Son talent lui a aussi permis de participer aux Championnats du monde juniors 2015 de cross-country des moins de 20 ans en athlétisme.

Après des premières années difficiles avec sa fédération nationale, le Québécois a pu la convaincre qu’il serait mieux pour lui de s’entraîner avec Louis Bouchard et les fondeurs du Centre national d’entraînement Pierre-Harvey durant la saison morte.
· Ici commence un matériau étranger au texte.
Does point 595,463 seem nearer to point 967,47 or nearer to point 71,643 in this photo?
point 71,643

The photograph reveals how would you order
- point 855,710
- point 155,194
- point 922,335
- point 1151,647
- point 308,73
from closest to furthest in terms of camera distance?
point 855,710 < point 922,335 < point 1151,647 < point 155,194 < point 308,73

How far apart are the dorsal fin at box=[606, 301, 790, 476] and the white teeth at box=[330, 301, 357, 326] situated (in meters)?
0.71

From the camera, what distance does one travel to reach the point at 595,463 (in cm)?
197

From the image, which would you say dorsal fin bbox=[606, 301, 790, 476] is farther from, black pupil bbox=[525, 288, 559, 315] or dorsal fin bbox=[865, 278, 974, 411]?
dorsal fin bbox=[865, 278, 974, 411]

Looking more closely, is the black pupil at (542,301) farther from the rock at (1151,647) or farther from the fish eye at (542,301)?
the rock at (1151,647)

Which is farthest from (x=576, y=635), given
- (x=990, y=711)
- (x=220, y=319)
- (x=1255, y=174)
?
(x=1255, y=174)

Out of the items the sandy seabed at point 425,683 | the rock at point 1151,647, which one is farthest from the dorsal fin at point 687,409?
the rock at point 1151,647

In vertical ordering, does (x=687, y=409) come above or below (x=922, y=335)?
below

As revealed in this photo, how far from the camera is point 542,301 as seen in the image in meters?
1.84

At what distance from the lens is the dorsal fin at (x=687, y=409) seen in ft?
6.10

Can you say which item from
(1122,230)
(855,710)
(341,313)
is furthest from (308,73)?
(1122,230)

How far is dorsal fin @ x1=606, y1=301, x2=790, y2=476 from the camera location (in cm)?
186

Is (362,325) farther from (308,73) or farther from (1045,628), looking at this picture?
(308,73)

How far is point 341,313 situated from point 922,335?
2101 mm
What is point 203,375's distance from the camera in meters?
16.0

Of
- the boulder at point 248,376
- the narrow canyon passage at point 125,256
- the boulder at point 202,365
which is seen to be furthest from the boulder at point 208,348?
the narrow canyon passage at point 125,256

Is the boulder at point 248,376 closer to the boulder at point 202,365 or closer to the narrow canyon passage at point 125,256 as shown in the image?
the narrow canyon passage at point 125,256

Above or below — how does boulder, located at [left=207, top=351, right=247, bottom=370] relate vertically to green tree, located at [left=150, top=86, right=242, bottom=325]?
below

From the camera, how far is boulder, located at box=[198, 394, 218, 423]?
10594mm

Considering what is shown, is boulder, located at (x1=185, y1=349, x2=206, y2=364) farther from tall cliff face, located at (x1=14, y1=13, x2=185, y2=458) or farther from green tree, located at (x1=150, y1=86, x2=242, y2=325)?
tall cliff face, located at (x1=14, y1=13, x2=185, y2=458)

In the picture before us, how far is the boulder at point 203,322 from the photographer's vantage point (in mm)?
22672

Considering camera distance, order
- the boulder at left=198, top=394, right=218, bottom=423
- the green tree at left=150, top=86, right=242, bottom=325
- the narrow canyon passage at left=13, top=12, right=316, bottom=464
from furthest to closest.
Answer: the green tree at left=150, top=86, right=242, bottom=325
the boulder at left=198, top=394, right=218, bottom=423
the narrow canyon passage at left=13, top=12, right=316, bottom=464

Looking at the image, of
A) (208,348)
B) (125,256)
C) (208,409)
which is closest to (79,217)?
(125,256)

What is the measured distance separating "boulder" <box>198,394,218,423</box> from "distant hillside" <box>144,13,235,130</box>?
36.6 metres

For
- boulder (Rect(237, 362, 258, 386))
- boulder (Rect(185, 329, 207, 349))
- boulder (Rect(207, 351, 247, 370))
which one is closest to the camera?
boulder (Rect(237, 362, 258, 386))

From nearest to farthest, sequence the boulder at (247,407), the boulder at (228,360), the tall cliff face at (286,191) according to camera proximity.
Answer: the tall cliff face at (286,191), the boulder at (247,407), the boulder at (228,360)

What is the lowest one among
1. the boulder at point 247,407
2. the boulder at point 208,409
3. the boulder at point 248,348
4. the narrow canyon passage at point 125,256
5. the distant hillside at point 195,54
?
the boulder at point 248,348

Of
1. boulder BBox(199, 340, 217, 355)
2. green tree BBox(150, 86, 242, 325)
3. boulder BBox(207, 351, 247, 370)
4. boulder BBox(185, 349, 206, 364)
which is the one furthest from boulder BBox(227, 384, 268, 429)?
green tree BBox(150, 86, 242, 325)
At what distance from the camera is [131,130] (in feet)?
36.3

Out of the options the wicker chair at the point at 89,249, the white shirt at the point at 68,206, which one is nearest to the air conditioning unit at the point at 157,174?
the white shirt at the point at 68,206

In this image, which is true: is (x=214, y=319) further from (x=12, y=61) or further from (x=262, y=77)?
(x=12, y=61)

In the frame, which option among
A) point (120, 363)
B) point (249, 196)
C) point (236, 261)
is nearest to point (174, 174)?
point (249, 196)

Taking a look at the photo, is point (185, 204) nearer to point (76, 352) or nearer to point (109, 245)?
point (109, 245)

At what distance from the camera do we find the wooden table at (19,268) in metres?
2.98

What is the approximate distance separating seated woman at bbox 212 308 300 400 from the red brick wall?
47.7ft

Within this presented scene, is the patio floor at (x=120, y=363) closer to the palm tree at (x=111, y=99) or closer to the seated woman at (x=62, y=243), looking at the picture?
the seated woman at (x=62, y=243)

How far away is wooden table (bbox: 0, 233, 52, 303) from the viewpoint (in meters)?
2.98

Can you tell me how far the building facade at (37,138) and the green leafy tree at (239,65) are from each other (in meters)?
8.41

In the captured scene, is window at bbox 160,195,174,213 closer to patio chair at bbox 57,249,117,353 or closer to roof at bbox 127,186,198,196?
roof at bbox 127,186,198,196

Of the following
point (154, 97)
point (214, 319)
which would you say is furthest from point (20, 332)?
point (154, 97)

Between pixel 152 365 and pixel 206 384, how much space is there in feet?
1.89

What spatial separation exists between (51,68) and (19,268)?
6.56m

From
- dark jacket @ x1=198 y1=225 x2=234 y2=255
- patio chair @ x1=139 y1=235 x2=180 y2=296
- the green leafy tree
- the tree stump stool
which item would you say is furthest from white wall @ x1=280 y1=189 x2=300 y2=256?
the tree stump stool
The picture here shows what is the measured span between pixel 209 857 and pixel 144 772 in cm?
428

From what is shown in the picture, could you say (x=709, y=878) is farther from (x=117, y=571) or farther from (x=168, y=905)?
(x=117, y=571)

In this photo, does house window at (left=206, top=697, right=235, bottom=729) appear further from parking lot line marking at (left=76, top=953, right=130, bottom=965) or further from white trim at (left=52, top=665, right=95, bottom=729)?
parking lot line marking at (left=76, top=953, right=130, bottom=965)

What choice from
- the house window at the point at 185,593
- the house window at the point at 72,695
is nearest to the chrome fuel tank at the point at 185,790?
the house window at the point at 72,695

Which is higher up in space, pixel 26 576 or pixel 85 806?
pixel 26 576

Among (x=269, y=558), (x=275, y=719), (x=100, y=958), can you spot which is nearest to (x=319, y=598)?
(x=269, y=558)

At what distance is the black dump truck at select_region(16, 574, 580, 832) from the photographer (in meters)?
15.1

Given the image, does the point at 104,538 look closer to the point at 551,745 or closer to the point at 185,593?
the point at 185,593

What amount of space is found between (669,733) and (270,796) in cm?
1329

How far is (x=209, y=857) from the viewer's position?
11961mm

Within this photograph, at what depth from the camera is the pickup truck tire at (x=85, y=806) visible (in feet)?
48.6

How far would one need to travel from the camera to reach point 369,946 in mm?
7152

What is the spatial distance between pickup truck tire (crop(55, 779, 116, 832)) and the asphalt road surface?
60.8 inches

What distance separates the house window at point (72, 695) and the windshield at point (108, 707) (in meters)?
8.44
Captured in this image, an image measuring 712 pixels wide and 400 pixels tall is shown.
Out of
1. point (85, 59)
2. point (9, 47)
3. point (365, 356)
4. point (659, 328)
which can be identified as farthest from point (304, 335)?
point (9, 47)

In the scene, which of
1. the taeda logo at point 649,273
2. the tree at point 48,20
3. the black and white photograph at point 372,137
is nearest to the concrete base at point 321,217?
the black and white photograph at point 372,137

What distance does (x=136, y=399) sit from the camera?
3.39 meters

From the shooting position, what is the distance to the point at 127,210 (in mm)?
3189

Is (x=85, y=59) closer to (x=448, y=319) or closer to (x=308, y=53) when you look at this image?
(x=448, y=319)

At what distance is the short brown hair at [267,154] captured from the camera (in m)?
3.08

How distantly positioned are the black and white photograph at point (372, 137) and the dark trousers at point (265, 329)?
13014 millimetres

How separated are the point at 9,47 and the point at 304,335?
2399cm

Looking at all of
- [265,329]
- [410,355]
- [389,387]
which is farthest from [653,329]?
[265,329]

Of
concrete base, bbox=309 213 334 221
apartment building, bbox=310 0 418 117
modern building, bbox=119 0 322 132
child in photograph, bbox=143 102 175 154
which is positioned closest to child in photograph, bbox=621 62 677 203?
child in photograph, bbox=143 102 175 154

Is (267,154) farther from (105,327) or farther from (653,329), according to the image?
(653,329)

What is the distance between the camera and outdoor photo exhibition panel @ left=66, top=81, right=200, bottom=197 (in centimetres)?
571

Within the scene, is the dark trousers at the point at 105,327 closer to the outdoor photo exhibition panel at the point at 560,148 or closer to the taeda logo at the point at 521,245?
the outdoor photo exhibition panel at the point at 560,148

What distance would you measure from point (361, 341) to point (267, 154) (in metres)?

« Ça n’a pas été un chemin facile, mais ça en est devenu un très agréable. […] Nous avons fait ce bout de chemin ensemble et il sera sûrement bénéfique pour d’autres athlètes dans le futur », avance celui qui était reconnu pour offrir ses meilleures prestations aux compétitions les plus importantes.

En contrepartie, il regrette d’avoir manqué de constance dans ses résultats.

Ses dernières années ont été marquées par une commotion cérébrale, une mononucléose et la Covid-19. Tous des épisodes qui ont laissé des traces.

« Je suis quand même très content de m’être poussé dans quelque chose qui ne m’était pas prédestiné. Mes parents m’ont beaucoup encouragé, mais ils ne m’ont jamais poussé à aller là (en compétition). Je suis même surpris d’avoir fait du sport de haut niveau pendant quatre ou cinq ans. Ni mes parents, amis ou moi auraient pensé que ce serait mon genre de truc. Les gens qui me croisent me disent que je n’ai pas l’air d’un athlète et je ne me sens pas comme un non plus ! Je suis super content de l’avoir fait et de toute l’énergie que j’ai mise là-dedans. Je n’aurais pas pu en mettre plus. »

La passion de l’éducation

Là où Jules Burnotte voudra désormais être le meilleur de lui-même, c’est à l’école. Le 9 janvier, il est retourné à plein temps sur les bancs d’école au baccalauréat en éducation physique et à la santé à l’Université de Sherbrooke.

Lorsqu’il sera enseignant dans les gymnases, son parcours d’athlète sera bien rangé au vestiaire.

« Ça fait drôle à dire pour quelqu’un dont ç’a été le métier pendant toutes ces années, mais ce n’est pas en étant compétitif qu’on va accrocher tout le monde à faire du sport. […] Le plein air permet de se développer dans les activités physiques et la performance n’est pas importante pour bien du monde. Ce que j’ai le goût de partager, c’est le plaisir d’être actif et de se déplacer dans la nature et de faire du plein air de proximité. C’est vers ça que je vais me tourner dans le développement personnel. »

Mais attention : celui qui restera compétitif « tout le temps » pourrait bien revêtir à nouveau les couleurs de l’équipe de cross-country du Vert & Or l’automne prochain.